Page text
....

Codex Security finds 792 critical vulnerabilities in 1.2M commits with major false positive reduction.

AI Digest — March 25, 2026

Your daily deep-dive on AI models, tools, research, and developer ecosystem news.

🔖 Project Releases

Claude Code

v2.1.83 released today (March 25). This is a substantial release with a focus on enterprise policy management and developer workflow improvements. The headline feature is managed-settings.d/, a drop-in directory alongside managed-settings.json that lets teams deploy independent policy fragments which merge alphabetically — a significant quality-of-life improvement for organizations managing Claude Code across multiple teams with different configuration needs.

New hook events CwdChanged and FileChanged enable reactive environment management (think automatic direnv reloads when switching directories). Security gets a boost with CLAUDE_CODE_SUBPROCESS_ENV_SCRUB=1, which strips Anthropic and cloud provider credentials from subprocess environments — important for teams running Claude Code in CI/CD pipelines where credential leakage is a concern.

Other notable additions: transcript search (press / in transcript mode, n/N to navigate matches), sandbox.failIfUnavailable to hard-fail when sandboxing can’t start, initialPrompt frontmatter for agents to auto-submit a first turn, and pasted images now inserting [Image #N] chips at the cursor for positional reference.

....

(Collected data entries)
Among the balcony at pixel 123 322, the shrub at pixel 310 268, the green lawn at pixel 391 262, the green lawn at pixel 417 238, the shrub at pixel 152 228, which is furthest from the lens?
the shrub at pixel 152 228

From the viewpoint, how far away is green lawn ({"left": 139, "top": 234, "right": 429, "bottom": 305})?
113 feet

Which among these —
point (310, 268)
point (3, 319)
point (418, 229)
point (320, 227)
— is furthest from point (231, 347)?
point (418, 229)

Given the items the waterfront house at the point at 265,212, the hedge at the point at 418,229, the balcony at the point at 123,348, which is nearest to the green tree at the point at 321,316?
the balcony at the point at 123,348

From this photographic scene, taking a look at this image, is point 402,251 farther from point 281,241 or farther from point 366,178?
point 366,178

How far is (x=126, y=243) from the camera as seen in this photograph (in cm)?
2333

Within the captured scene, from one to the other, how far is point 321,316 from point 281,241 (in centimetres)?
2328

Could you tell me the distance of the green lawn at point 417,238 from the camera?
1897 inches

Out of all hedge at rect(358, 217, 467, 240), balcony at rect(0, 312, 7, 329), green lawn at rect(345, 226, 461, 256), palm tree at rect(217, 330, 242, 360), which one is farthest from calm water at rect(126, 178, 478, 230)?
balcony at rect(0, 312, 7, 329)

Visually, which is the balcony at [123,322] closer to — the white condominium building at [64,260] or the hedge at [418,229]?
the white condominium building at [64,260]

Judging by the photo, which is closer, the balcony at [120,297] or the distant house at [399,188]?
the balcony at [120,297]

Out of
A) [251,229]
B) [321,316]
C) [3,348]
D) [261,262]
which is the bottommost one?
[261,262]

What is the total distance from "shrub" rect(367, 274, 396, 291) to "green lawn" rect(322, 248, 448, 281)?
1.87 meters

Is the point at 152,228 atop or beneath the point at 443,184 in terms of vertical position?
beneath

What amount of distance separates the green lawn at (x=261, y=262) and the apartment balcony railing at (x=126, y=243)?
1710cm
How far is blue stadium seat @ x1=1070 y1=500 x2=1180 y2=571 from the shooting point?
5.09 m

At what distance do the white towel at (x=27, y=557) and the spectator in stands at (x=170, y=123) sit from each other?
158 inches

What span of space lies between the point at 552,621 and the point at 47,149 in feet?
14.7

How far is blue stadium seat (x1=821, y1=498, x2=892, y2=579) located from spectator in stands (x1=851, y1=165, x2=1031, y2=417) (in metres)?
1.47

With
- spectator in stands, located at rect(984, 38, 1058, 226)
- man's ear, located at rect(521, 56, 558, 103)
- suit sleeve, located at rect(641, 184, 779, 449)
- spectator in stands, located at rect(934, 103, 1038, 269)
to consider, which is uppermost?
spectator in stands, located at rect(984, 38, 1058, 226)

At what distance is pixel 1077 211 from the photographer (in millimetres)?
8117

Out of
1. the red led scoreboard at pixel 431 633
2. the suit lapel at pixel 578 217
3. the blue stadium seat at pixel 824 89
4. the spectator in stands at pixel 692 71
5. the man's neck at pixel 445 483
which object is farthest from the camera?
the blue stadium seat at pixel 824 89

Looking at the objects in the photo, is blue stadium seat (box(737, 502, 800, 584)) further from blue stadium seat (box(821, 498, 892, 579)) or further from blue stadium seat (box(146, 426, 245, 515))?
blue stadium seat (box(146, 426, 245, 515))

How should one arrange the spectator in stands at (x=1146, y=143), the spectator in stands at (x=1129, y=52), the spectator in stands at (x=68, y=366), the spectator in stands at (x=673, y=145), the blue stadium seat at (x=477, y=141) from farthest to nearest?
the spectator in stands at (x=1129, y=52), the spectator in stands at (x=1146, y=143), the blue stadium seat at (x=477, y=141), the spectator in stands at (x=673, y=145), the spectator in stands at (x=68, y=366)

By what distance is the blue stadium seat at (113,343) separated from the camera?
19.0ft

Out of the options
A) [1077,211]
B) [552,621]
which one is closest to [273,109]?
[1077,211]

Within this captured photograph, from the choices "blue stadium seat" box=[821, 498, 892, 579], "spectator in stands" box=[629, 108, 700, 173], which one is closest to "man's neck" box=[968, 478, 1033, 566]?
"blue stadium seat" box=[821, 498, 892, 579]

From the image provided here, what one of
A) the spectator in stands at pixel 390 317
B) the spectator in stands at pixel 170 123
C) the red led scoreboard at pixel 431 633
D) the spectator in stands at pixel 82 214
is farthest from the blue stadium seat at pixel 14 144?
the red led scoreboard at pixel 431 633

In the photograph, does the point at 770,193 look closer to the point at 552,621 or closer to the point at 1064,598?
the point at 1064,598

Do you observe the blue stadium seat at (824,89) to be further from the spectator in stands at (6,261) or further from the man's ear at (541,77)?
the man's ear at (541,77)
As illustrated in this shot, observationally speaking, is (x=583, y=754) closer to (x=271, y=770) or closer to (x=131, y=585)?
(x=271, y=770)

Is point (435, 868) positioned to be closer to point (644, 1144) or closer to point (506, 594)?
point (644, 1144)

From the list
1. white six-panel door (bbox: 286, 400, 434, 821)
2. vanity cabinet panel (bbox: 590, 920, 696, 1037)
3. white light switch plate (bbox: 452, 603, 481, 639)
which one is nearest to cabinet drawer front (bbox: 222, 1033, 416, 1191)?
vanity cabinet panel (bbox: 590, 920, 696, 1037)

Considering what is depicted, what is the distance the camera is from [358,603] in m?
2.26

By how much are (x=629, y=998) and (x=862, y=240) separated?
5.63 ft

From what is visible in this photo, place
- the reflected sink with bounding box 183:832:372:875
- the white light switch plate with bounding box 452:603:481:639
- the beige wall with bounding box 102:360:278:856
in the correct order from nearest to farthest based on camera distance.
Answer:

....

Tasks
• A. Check each statement against the AI Digest text and mark it yes or no, quoting the words that settle it. (i) Policy fragments placed in managed-settings.d/ merge alphabetically. (ii) Version 2.1.83 of Claude Code came out on March 24. (iii) Transcript search is opened by pressing / in transcript mode.
• B. Retype the stretch of the AI Digest text from "Other notable additions: transcript" through "for positional reference.".
• C. According to the AI Digest text, which two new hook events does the Claude Code release add?
The rows play no part in the work that goes with the AI Digest text.

Solutions per task
• A. (i) Yes: "lets teams deploy independent policy fragments which merge alphabetically". (ii) No: "v2.1.83 released today (March 25)". (iii) Yes: "press / in transcript mode, n/N to navigate matches".

• B.
Other notable additions: transcript search (press / in transcript mode, n/N to navigate matches), sandbox.failIfUnavailable to hard-fail when sandboxing can’t start, initialPrompt frontmatter for agents to auto-submit a first turn, and pasted images now inserting [Image #N] chips at the cursor for positional reference.

• C. CwdChanged and FileChanged.